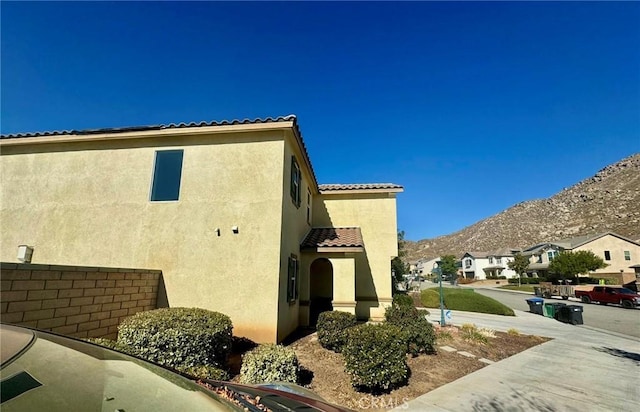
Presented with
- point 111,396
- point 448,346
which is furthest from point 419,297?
-=-=-=-=-
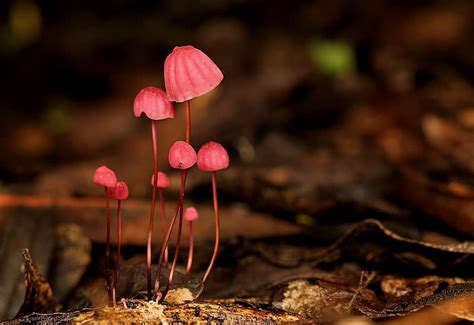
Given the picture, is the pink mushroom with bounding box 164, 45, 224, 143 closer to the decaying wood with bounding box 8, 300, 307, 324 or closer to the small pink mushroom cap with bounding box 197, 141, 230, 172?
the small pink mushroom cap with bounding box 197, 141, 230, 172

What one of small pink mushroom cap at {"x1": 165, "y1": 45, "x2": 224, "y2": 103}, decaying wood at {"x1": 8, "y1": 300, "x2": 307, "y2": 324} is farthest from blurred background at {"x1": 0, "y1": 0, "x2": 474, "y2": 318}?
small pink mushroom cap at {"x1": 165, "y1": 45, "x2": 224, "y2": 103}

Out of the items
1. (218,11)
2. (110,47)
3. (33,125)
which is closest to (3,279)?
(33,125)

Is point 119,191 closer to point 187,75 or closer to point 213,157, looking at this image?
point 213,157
-=-=-=-=-
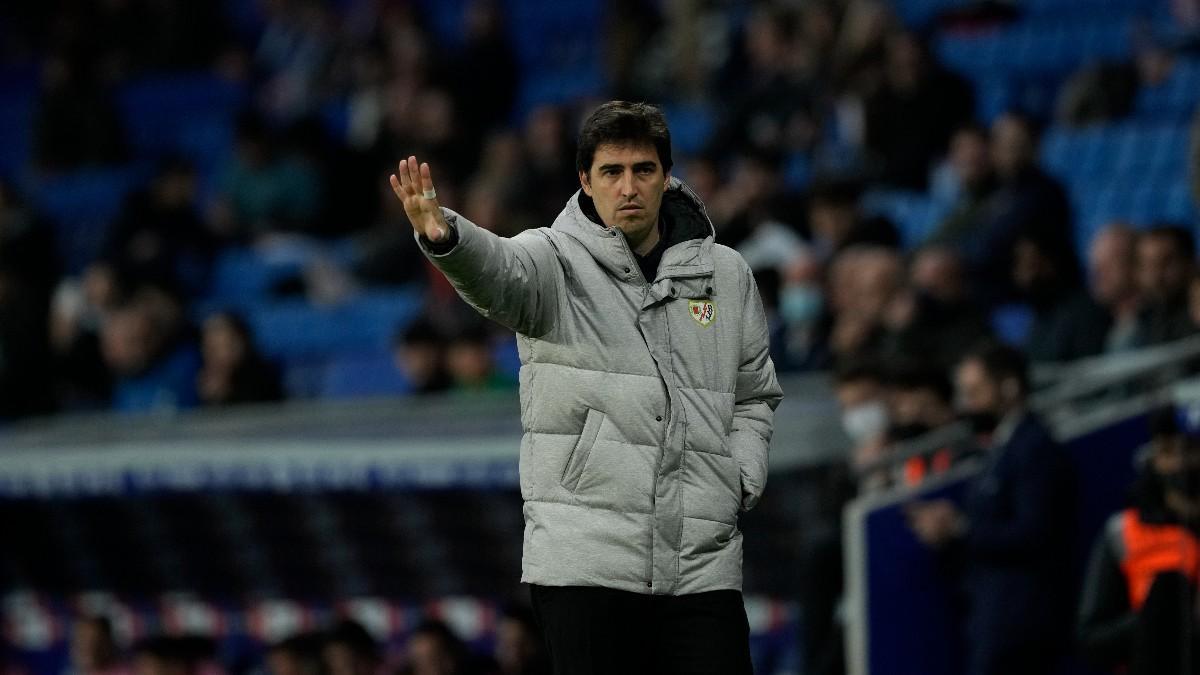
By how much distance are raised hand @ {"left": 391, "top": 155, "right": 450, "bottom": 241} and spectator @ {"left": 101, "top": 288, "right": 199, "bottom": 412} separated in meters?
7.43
-=-=-=-=-
» **STATED TASK**:
From the items above, copy out every line that contains the word "pink".

» **FINAL RESULT**:
Given the picture, is the pink mushroom with bounding box 164, 45, 224, 143 closer to the decaying wood with bounding box 8, 300, 307, 324 or closer to the small pink mushroom cap with bounding box 197, 141, 230, 172?
the small pink mushroom cap with bounding box 197, 141, 230, 172
What one of small pink mushroom cap at {"x1": 165, "y1": 45, "x2": 224, "y2": 103}, decaying wood at {"x1": 8, "y1": 300, "x2": 307, "y2": 324} is farthest from blurred background at {"x1": 0, "y1": 0, "x2": 474, "y2": 318}?
small pink mushroom cap at {"x1": 165, "y1": 45, "x2": 224, "y2": 103}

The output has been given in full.